# Required action
What you output must match the entries exactly, apart from the pictures, which are left out.

# Stored items
+++
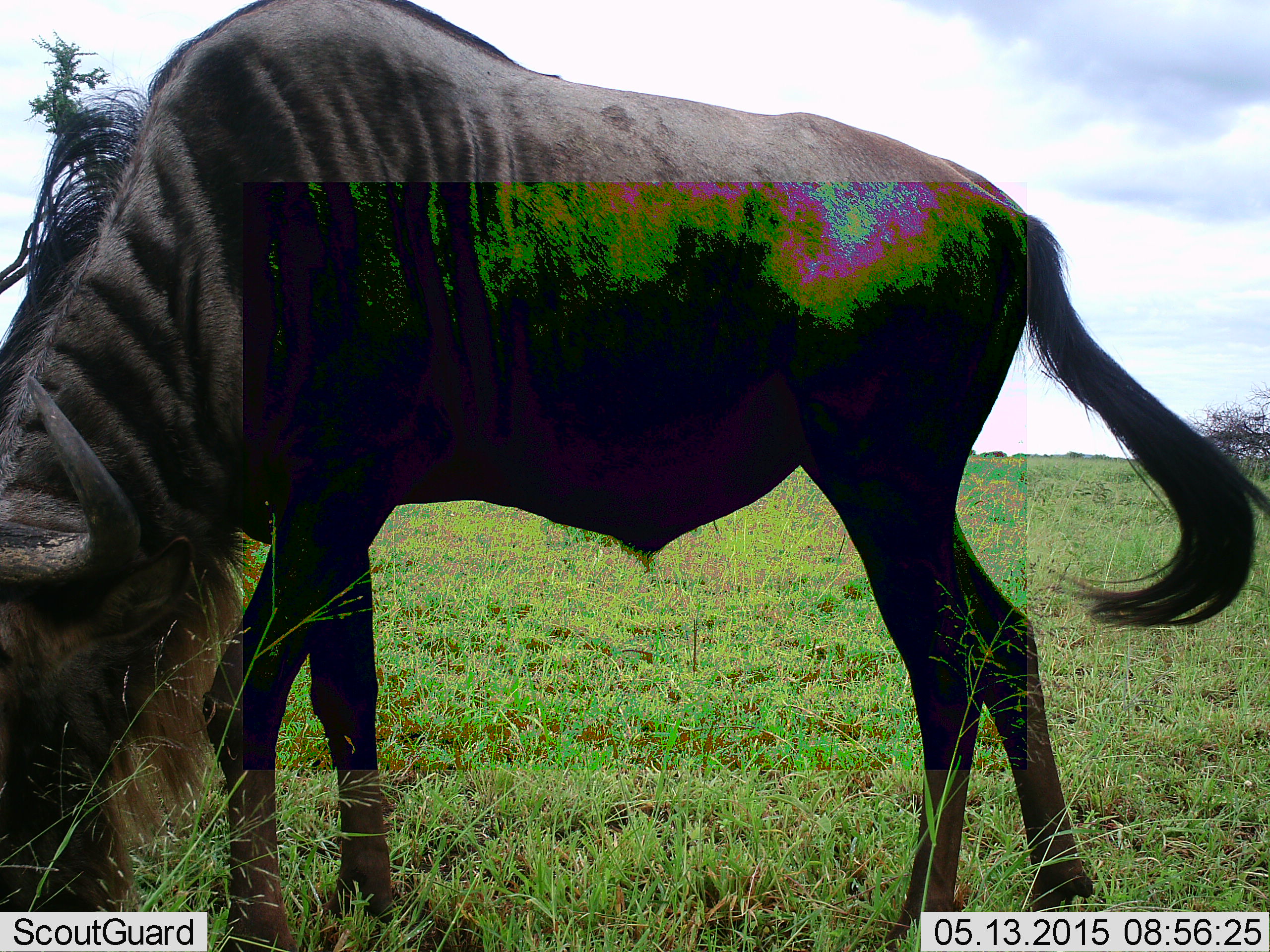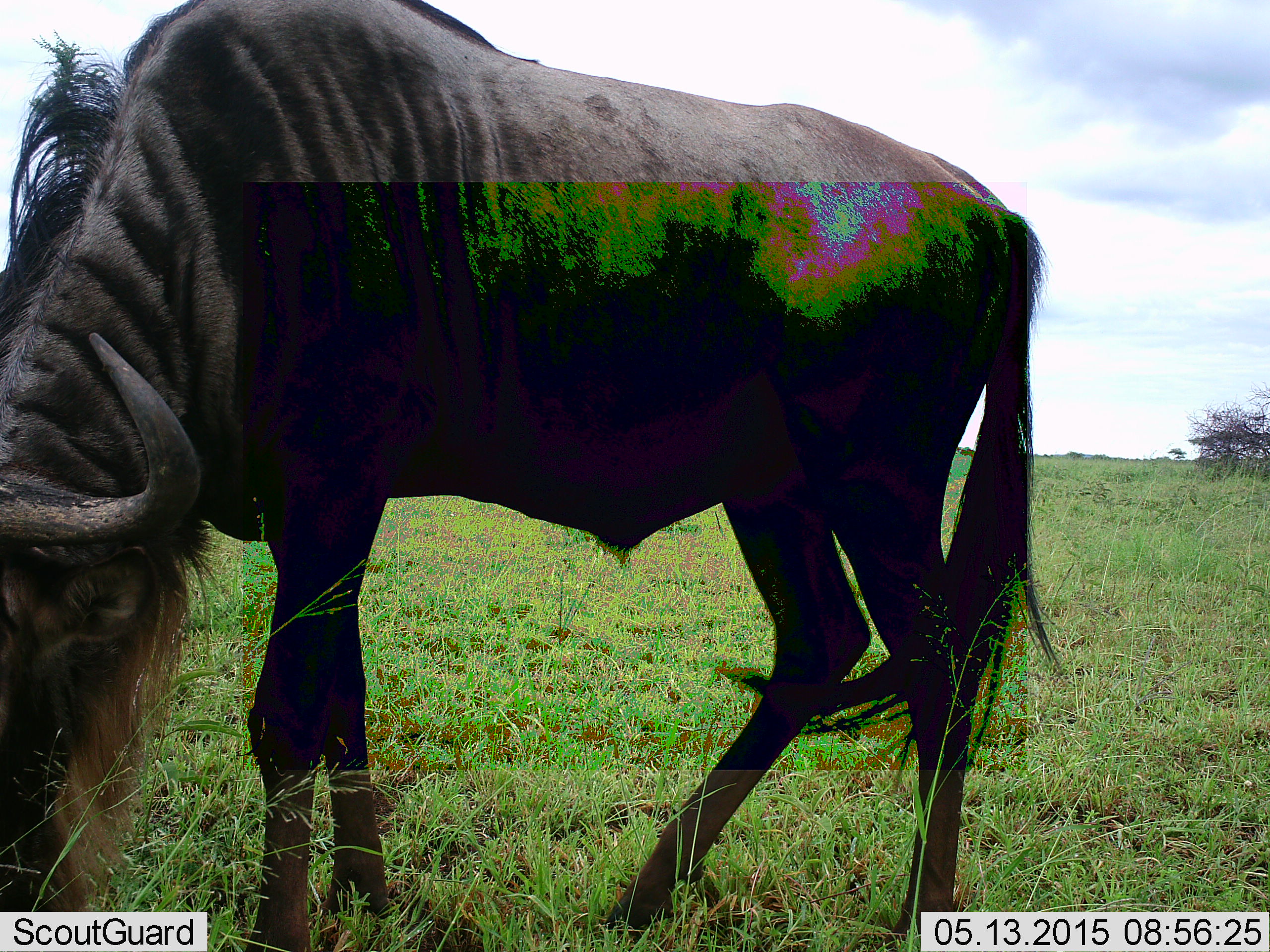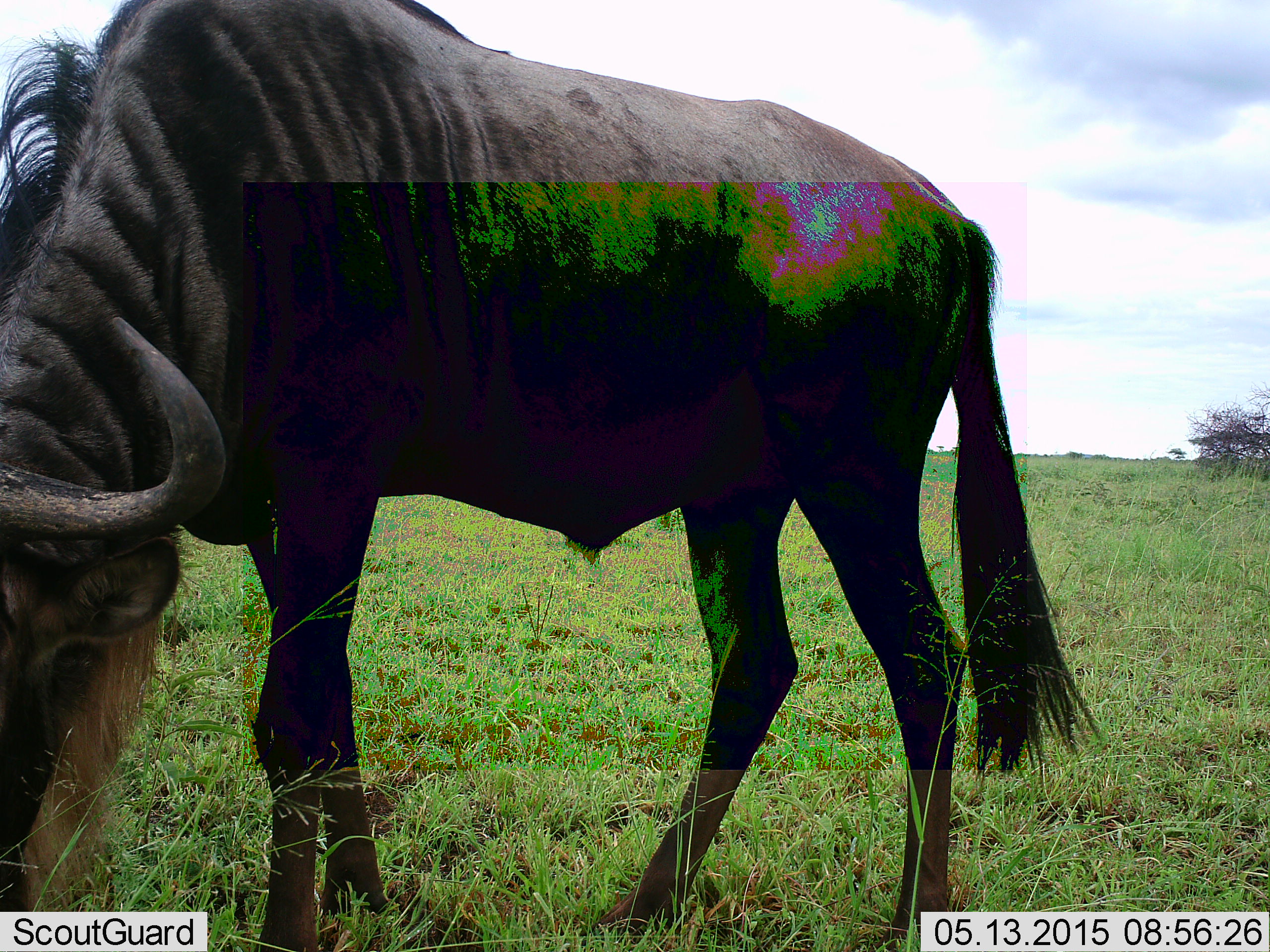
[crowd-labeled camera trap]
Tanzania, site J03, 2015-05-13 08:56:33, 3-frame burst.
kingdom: Animalia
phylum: Chordata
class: Mammalia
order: Artiodactyla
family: Bovidae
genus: Connochaetes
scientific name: Connochaetes taurinus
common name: blue wildebeest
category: wildebeest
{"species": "wildebeest (blue wildebeest) (Connochaetes taurinus)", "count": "1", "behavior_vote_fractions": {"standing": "10%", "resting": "0%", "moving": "0%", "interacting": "0%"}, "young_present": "0%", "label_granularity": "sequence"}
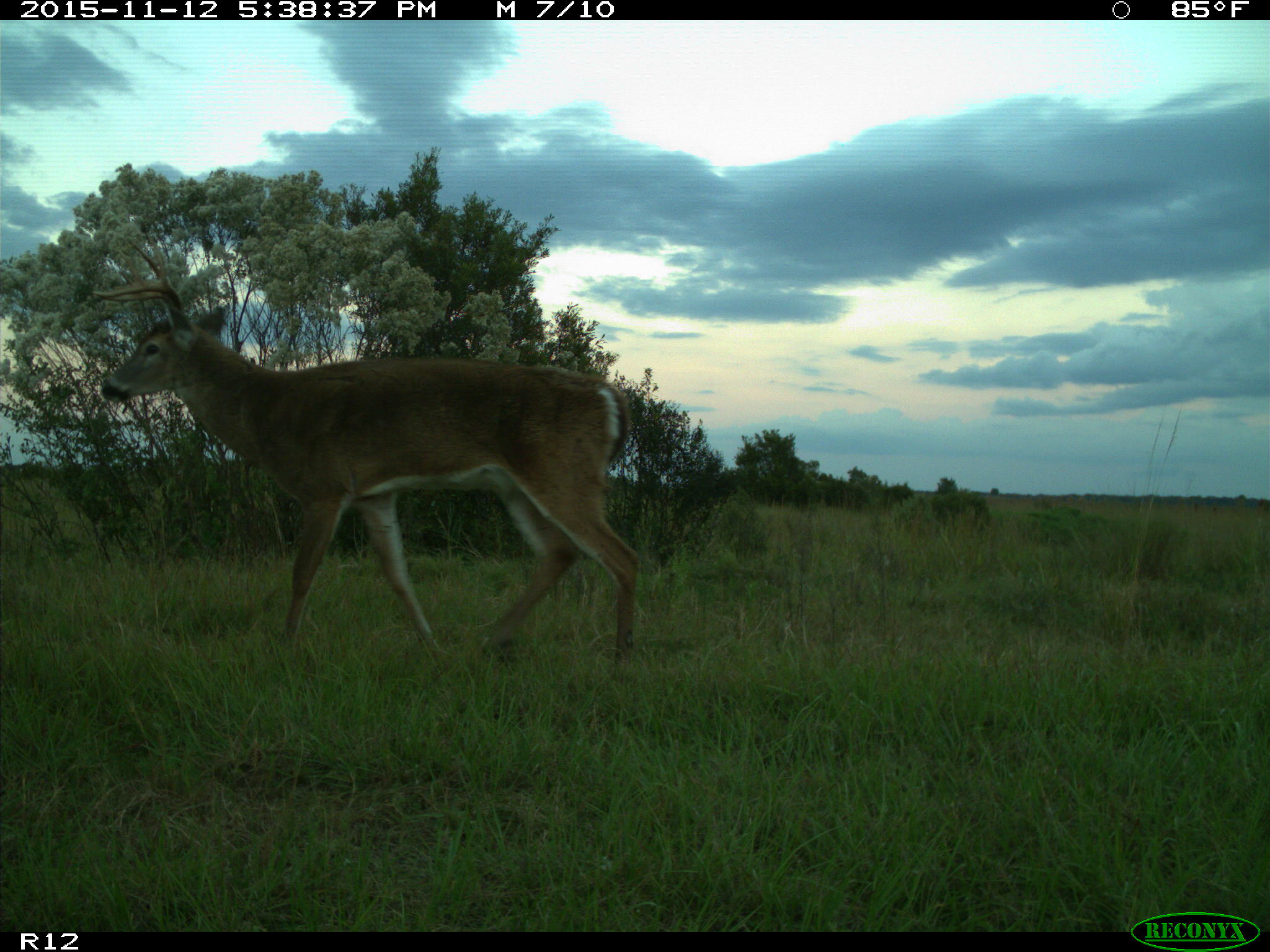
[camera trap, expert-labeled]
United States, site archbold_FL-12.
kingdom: Animalia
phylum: Chordata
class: Mammalia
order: Artiodactyla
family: Cervidae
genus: Odocoileus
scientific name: Odocoileus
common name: deer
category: unidentified deer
+++
# Solution to the problem
[crowd-labeled camera trap]
Tanzania, site J03, 2015-05-13 08:56:33, 3-frame burst.
kingdom: Animalia
phylum: Chordata
class: Mammalia
order: Artiodactyla
family: Bovidae
genus: Connochaetes
scientific name: Connochaetes taurinus
common name: blue wildebeest
category: wildebeest
{"species": "wildebeest (blue wildebeest) (Connochaetes taurinus)", "count": "1", "behavior_vote_fractions": {"standing": "10%", "resting": "0%", "moving": "0%", "interacting": "0%"}, "young_present": "0%", "label_granularity": "sequence"}
[camera trap, expert-labeled]
United States, site archbold_FL-12.
kingdom: Animalia
phylum: Chordata
class: Mammalia
order: Artiodactyla
family: Cervidae
genus: Odocoileus
scientific name: Odocoileus
common name: deer
category: unidentified deer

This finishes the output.